I immediately think that this might be a problem with how the OE database was initially setup in OE Explorer. Perhaps there are not enough users/servers or the ratio's are all wrong. This server is a powerhouse so the lag might be coming from setup.
I can post information on the servers configuration, but wanted to see what the idea setup is and what I could do to reduce lag and maintain database efficiency?
The situation is that this is a customer that I used to support when working for the POS company. Back in the days of being a grunt worker :) and just being told what to do. I have come to learn that this barebones way of installing a progress database could actually be impacting performance. I am not ruling out bad code. The code was always bad in my opinion.
I am freelancing work for these customers that are not getting the appropriate support from that POS software provider. So all I can really do is support the OpenEdge stuff and make sure that runs like a top. Beyond that the POS provider will need to support the bad code (or the customer will need to move on).
Would it, however, be within your remit to identify bad code so that the vendor could fix it? While it is worth checking all the stuff that is being discussed, it is still quite possible that there is a piece of bad code in the commit which is the primary contributor to the performance. If true, you can make it better through tuning, but not fix it. But you could point out to the vendor what was wrong and possibly even tell them how to fix it. This is why I asked the question about past vs current performance since that will give us a clue.
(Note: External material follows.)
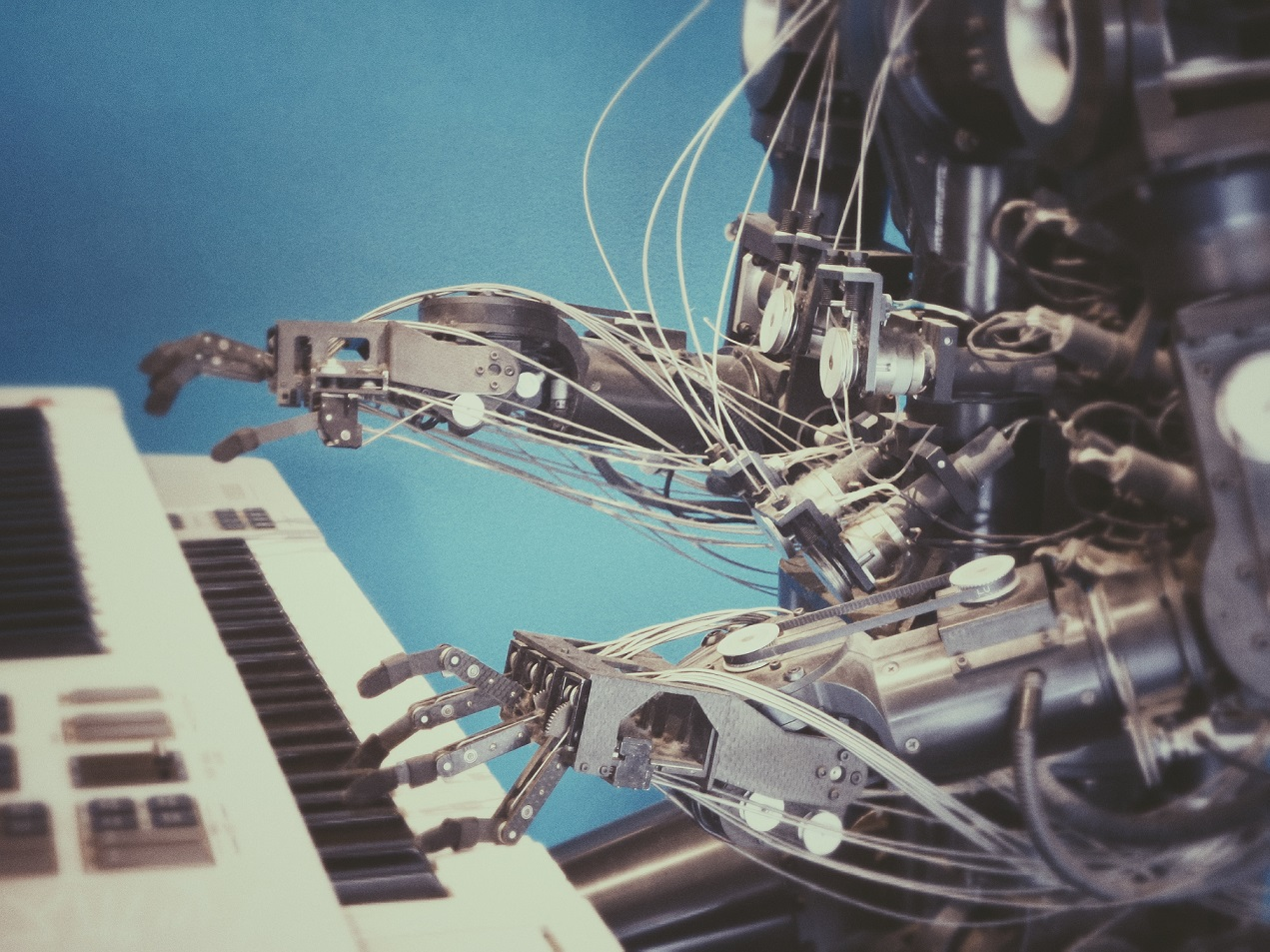 A robot playing the piano.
Consulting in Model-Based Development, Transformation, and Object-Oriented Best Practice http://www.cintegrity.com
I am all about solutions.
when employed by the POS provider, we frequently put out outdated and half-baked versions of the software that would introduce new features but break several others. I've identified this version of the software to be 2 years old, and newer code exists but my customer told me the POS provider will not give them the latest code.
As much as I am into solutions, there is a fair amount of bad blood between myself and the POS provider and they would laugh at me if they knew I was helping their customer base as a freelance. I'll do whatever it takes though.
The answer to the question about the pattern of onset is potentially key to deciding whether this is something you can address separately from the vendor or whether they are going to need to be involved.
If the problem is the code and if the vendor won't give them a new version, then I would think that fixing it independently was the only choice. It wouldn't be the first time.